As for the boys, Nichols said it was remarkable to find boys who could hunt, fish, fall down a hole, get covered with snakes and just jump on a dirt bike and take off. He said both showed real talent even if they felt they were just playing themselves.
Nichols says he shot the movie in Super 35MM scope and worries that one day he will have to switch to digital because he says he doesn’t know if he can make a movie that way. “I like big sweeping movies and applying that to the place I come from,” he said. The Cannes screening was projected digitally though and ran into a snag about half way through when scenes overlapped and the picture became distorted. It was finally fixed after loud protests from the audience but even that snafu couldn’t break the spell of this film which actually feels like the perfect blend of commericial appeal and artistic integrity. Why don’t studios want this kind of thing anymore?

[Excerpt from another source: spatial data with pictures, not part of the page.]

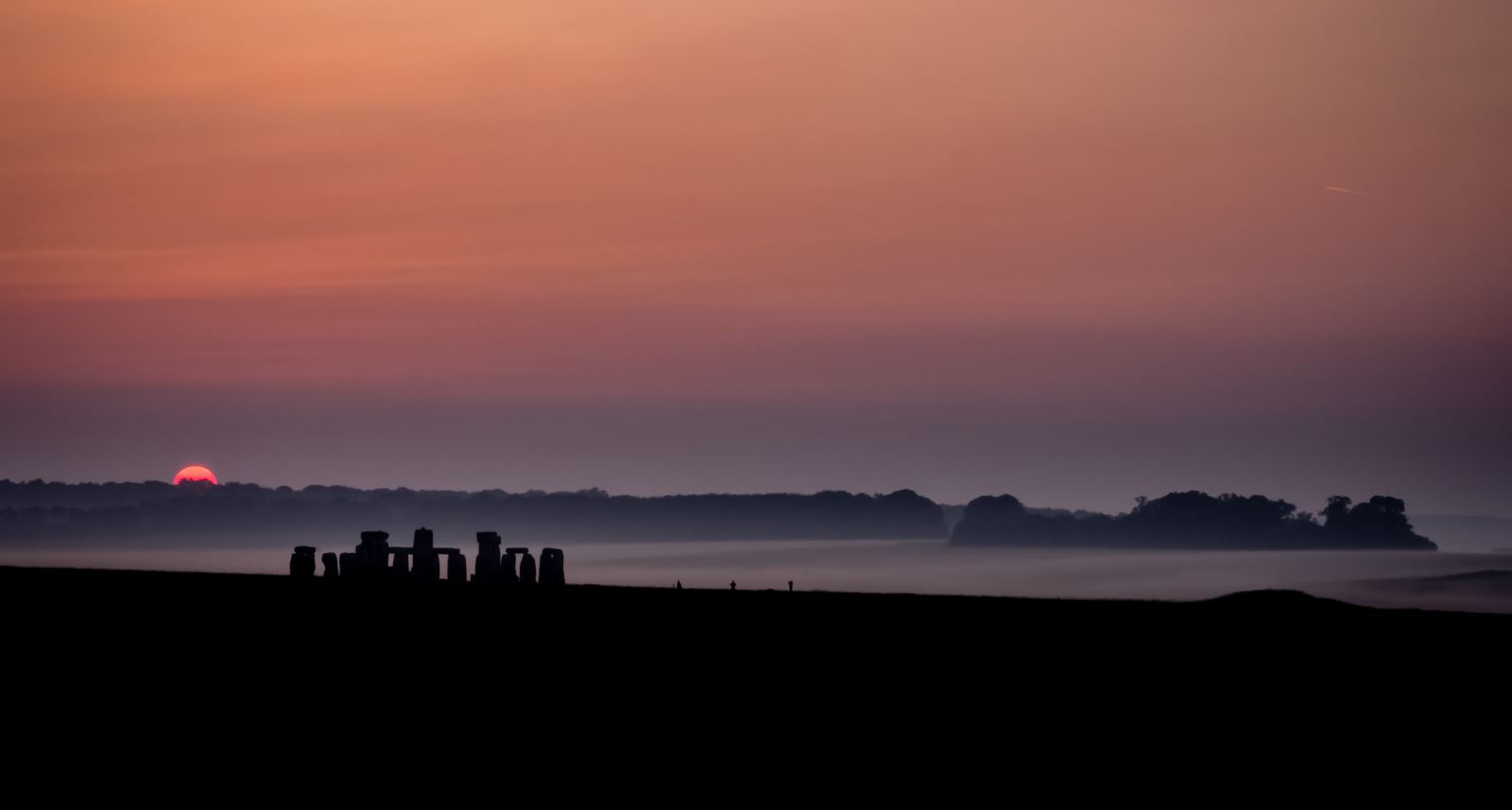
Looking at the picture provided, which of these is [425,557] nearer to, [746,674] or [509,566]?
[509,566]

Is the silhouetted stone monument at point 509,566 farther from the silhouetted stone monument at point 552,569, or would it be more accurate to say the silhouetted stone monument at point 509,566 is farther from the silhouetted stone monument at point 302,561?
the silhouetted stone monument at point 302,561

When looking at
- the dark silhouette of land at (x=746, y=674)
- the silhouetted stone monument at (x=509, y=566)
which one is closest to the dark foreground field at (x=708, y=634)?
the dark silhouette of land at (x=746, y=674)

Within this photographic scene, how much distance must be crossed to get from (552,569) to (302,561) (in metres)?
9.60

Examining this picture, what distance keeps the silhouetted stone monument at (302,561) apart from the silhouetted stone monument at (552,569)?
8.92 metres

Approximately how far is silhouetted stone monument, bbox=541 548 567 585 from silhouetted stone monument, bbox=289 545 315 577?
8.92m

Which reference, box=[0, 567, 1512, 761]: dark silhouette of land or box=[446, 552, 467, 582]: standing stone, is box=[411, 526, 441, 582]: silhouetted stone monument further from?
box=[0, 567, 1512, 761]: dark silhouette of land

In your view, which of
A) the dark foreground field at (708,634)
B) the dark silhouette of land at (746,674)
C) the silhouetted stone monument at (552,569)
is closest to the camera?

Nichols, asked for his cinematic inspirations, said he was no film expert but had a handful of favorites, almost all starring Paul Newman mentioning Butch Cassidy, Cool Hand Luke, The Hustler and Hud (rhymes with Mud?). I would add another Newman classic, The Long Hot Summer, another deep south film that uses the river in its opening sequence to great sprawling effect.
Twitter reactions after the screening were upbeat and positive but some speculated the film may be too “Hollywood” to win prizes here. Juries do tend to be a little more esoteric. The biggest prize for this fine film would be to find a good distributor who gets the idea that human stories can be a really nice antidote to superheroes and Battleships.